> _Aim of the task_: Please copy the listing below line for line, leaving out the pictures.

> _Input for this task_:
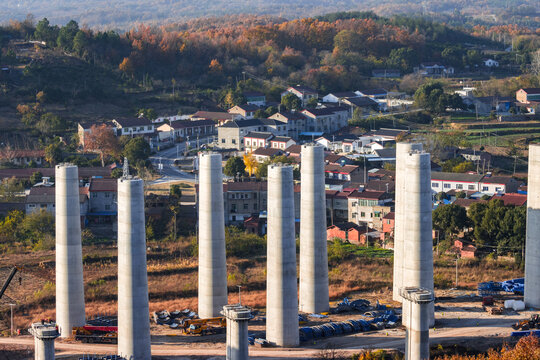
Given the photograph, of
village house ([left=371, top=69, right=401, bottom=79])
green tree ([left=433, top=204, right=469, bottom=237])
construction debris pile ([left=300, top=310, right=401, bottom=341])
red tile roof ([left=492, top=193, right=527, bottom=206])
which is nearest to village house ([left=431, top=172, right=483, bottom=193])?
red tile roof ([left=492, top=193, right=527, bottom=206])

> _Output for this exercise_:
Given the photograph, of
village house ([left=371, top=69, right=401, bottom=79])
green tree ([left=433, top=204, right=469, bottom=237])
construction debris pile ([left=300, top=310, right=401, bottom=341])
red tile roof ([left=492, top=193, right=527, bottom=206])
which is nearest to village house ([left=431, top=172, right=483, bottom=193])?
red tile roof ([left=492, top=193, right=527, bottom=206])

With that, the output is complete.